== Document extract ==
Leung See Ching Jody - CS544 Term Project

June 15, 2024

1 - Dataset Details

The dataset obtained from Kaggle offers comprehensive information on the top 953 songs, focusing on their performance across various playlists and charts on popular music platforms such as Apple, Spotify, Deezer, and Shazam. The dataset includes essential details like track name, release date (day, month, year), and artist name. It also provides valuable insights into the songs’ popularity by presenting the total number of streams they have amassed. Additionally, the dataset includes features for each song, such as danceability, energy, and mode, which can provide insights into the characteristics of the songs and their popularity.

2 - Objective

The objective to identify the key characteristics of the top songs that contribute to their popularity. Additionally, the goal is to examine how these characteristics vary across different music charts and platforms.

== Task objective ==
Continue the term project on the Kaggle dataset of top songs, starting right after its final sentence.

== Given data ==
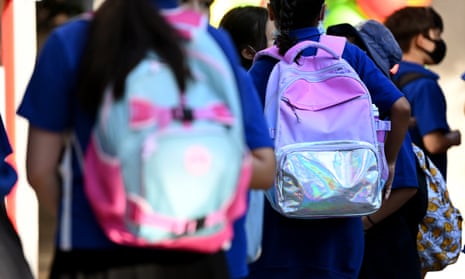 A rear view of primary school children walking to class with backpacks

== Written reply ==
3 - Categorical

In this analysis, we will explore the distribution of key, mode, and release month for the top songs.

Below are 2 barplot and a pie chart to show the distribution of certain attributes of the top songs.

3.1 Month distribution of the Top Songs

Findings: January and May has the highest number of top songs with 134 and 128 releases respectively. The number of song released in the rest of the months are mostly evenly distributed with some minor fluctuations along the way.

#Barplot

month <- table(Songs$released_month)

bar1 <- plot_ly(Songs, x = 1:12, y = month,  type = 'bar',name = "Population",
                marker = list(color = 'rgb(161, 194, 203)', line = list(color = 'rgb(8, 48, 7)'))) %>%
  layout(xaxis = list(
             title = "Month"),
             yaxis = list(
             title = "Frequency"))

bar1

3.2 Key distribution of the Top Songs

Findings: The most common key is C# key with 120 songs in this key. This is significantly higher than any other key. The next most common keys are G, G#, F, each with over 80 songs.

#Barplot

key <- table(Songs$key)
bar2 <- plot_ly(Songs, x = c("A", "A#", "B", "C#", "D", "D#", "E", "F", "F#", "G", "G#"), y = key,  type = 'bar',
                marker = list(color = 'rgb(212, 178, 167)', line = list(color = 'rgb(8, 48, 7)'))) %>%
  layout(xaxis = list(
             title = "Key"),
             yaxis = list(
             title = "Frequency")
)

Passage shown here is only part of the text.